Problem details — Make an exact copy of every entry, from the first line to the last.

Task inputs —
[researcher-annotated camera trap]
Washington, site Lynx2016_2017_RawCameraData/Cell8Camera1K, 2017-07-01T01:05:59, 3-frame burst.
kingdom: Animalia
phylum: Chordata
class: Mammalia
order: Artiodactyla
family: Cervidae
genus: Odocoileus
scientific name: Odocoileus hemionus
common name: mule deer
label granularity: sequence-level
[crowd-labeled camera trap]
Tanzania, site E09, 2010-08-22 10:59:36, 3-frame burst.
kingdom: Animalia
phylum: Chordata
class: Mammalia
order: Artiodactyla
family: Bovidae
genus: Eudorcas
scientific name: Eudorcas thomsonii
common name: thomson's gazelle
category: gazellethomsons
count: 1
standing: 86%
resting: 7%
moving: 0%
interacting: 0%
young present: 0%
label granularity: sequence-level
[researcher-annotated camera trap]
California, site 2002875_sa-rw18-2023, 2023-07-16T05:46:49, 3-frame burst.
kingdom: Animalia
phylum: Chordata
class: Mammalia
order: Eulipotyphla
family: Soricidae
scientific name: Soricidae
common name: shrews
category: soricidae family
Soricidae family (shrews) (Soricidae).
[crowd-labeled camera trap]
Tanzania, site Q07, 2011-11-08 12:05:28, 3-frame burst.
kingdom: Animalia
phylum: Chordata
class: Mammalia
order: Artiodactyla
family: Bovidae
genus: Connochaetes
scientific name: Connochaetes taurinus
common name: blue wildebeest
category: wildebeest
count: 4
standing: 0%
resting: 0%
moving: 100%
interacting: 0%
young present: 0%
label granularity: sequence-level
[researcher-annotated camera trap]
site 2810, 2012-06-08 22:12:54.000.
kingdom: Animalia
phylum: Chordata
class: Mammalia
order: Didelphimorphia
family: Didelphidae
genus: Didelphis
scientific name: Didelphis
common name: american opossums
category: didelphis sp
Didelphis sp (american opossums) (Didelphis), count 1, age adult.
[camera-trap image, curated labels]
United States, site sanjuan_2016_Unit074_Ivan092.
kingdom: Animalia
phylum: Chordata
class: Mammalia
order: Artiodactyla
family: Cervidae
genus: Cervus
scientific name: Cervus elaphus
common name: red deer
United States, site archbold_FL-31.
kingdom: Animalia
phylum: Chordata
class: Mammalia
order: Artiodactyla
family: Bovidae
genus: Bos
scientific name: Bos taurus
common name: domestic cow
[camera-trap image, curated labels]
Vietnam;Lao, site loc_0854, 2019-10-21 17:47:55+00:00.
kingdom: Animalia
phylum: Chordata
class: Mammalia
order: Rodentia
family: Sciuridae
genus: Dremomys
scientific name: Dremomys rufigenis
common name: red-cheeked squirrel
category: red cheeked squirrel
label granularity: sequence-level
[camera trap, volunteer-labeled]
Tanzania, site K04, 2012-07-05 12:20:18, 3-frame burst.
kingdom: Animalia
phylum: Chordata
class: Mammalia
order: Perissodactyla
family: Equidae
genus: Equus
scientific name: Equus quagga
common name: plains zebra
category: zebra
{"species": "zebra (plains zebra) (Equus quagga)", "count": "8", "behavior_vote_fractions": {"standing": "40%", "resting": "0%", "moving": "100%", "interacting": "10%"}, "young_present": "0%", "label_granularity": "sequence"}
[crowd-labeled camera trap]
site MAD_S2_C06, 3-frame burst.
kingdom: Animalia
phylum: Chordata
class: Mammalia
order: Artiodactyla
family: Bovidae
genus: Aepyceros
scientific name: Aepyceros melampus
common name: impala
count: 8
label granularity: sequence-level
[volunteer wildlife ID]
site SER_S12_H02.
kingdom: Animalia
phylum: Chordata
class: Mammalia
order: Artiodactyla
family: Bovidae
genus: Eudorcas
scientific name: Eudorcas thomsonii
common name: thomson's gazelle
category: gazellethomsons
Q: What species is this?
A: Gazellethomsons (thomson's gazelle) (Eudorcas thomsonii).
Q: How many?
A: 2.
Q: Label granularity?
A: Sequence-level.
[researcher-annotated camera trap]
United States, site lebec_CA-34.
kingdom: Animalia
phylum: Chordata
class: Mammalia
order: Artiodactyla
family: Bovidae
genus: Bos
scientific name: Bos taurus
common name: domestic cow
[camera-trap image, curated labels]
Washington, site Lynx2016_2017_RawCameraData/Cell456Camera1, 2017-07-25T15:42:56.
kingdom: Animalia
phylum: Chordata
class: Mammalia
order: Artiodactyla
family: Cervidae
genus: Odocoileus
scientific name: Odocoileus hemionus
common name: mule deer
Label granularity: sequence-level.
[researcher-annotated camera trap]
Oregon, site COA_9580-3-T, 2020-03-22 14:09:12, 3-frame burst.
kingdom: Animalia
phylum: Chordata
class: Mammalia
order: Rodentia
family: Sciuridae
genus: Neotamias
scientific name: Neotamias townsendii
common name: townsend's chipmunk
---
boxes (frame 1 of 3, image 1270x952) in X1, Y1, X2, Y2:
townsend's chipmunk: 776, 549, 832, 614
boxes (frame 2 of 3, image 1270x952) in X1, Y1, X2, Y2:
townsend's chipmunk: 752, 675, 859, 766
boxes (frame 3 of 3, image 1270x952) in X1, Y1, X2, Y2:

Answer space —
[researcher-annotated camera trap]
Washington, site Lynx2016_2017_RawCameraData/Cell8Camera1K, 2017-07-01T01:05:59, 3-frame burst.
kingdom: Animalia
phylum: Chordata
class: Mammalia
order: Artiodactyla
family: Cervidae
genus: Odocoileus
scientific name: Odocoileus hemionus
common name: mule deer
label granularity: sequence-level
[crowd-labeled camera trap]
Tanzania, site E09, 2010-08-22 10:59:36, 3-frame burst.
kingdom: Animalia
phylum: Chordata
class: Mammalia
order: Artiodactyla
family: Bovidae
genus: Eudorcas
scientific name: Eudorcas thomsonii
common name: thomson's gazelle
category: gazellethomsons
count: 1
standing: 86%
resting: 7%
moving: 0%
interacting: 0%
young present: 0%
label granularity: sequence-level
[researcher-annotated camera trap]
California, site 2002875_sa-rw18-2023, 2023-07-16T05:46:49, 3-frame burst.
kingdom: Animalia
phylum: Chordata
class: Mammalia
order: Eulipotyphla
family: Soricidae
scientific name: Soricidae
common name: shrews
category: soricidae family
Soricidae family (shrews) (Soricidae).
[crowd-labeled camera trap]
Tanzania, site Q07, 2011-11-08 12:05:28, 3-frame burst.
kingdom: Animalia
phylum: Chordata
class: Mammalia
order: Artiodactyla
family: Bovidae
genus: Connochaetes
scientific name: Connochaetes taurinus
common name: blue wildebeest
category: wildebeest
count: 4
standing: 0%
resting: 0%
moving: 100%
interacting: 0%
young present: 0%
label granularity: sequence-level
[researcher-annotated camera trap]
site 2810, 2012-06-08 22:12:54.000.
kingdom: Animalia
phylum: Chordata
class: Mammalia
order: Didelphimorphia
family: Didelphidae
genus: Didelphis
scientific name: Didelphis
common name: american opossums
category: didelphis sp
Didelphis sp (american opossums) (Didelphis), count 1, age adult.
[camera-trap image, curated labels]
United States, site sanjuan_2016_Unit074_Ivan092.
kingdom: Animalia
phylum: Chordata
class: Mammalia
order: Artiodactyla
family: Cervidae
genus: Cervus
scientific name: Cervus elaphus
common name: red deer
United States, site archbold_FL-31.
kingdom: Animalia
phylum: Chordata
class: Mammalia
order: Artiodactyla
family: Bovidae
genus: Bos
scientific name: Bos taurus
common name: domestic cow
[camera-trap image, curated labels]
Vietnam;Lao, site loc_0854, 2019-10-21 17:47:55+00:00.
kingdom: Animalia
phylum: Chordata
class: Mammalia
order: Rodentia
family: Sciuridae
genus: Dremomys
scientific name: Dremomys rufigenis
common name: red-cheeked squirrel
category: red cheeked squirrel
label granularity: sequence-level
[camera trap, volunteer-labeled]
Tanzania, site K04, 2012-07-05 12:20:18, 3-frame burst.
kingdom: Animalia
phylum: Chordata
class: Mammalia
order: Perissodactyla
family: Equidae
genus: Equus
scientific name: Equus quagga
common name: plains zebra
category: zebra
{"species": "zebra (plains zebra) (Equus quagga)", "count": "8", "behavior_vote_fractions": {"standing": "40%", "resting": "0%", "moving": "100%", "interacting": "10%"}, "young_present": "0%", "label_granularity": "sequence"}
[crowd-labeled camera trap]
site MAD_S2_C06, 3-frame burst.
kingdom: Animalia
phylum: Chordata
class: Mammalia
order: Artiodactyla
family: Bovidae
genus: Aepyceros
scientific name: Aepyceros melampus
common name: impala
count: 8
label granularity: sequence-level
[volunteer wildlife ID]
site SER_S12_H02.
kingdom: Animalia
phylum: Chordata
class: Mammalia
order: Artiodactyla
family: Bovidae
genus: Eudorcas
scientific name: Eudorcas thomsonii
common name: thomson's gazelle
category: gazellethomsons
Q: What species is this?
A: Gazellethomsons (thomson's gazelle) (Eudorcas thomsonii).
Q: How many?
A: 2.
Q: Label granularity?
A: Sequence-level.
[researcher-annotated camera trap]
United States, site lebec_CA-34.
kingdom: Animalia
phylum: Chordata
class: Mammalia
order: Artiodactyla
family: Bovidae
genus: Bos
scientific name: Bos taurus
common name: domestic cow
[camera-trap image, curated labels]
Washington, site Lynx2016_2017_RawCameraData/Cell456Camera1, 2017-07-25T15:42:56.
kingdom: Animalia
phylum: Chordata
class: Mammalia
order: Artiodactyla
family: Cervidae
genus: Odocoileus
scientific name: Odocoileus hemionus
common name: mule deer
Label granularity: sequence-level.
[researcher-annotated camera trap]
Oregon, site COA_9580-3-T, 2020-03-22 14:09:12, 3-frame burst.
kingdom: Animalia
phylum: Chordata
class: Mammalia
order: Rodentia
family: Sciuridae
genus: Neotamias
scientific name: Neotamias townsendii
common name: townsend's chipmunk
---
boxes (frame 1 of 3, image 1270x952) in X1, Y1, X2, Y2:
townsend's chipmunk: 776, 549, 832, 614
boxes (frame 2 of 3, image 1270x952) in X1, Y1, X2, Y2:
townsend's chipmunk: 752, 675, 859, 766
boxes (frame 3 of 3, image 1270x952) in X1, Y1, X2, Y2:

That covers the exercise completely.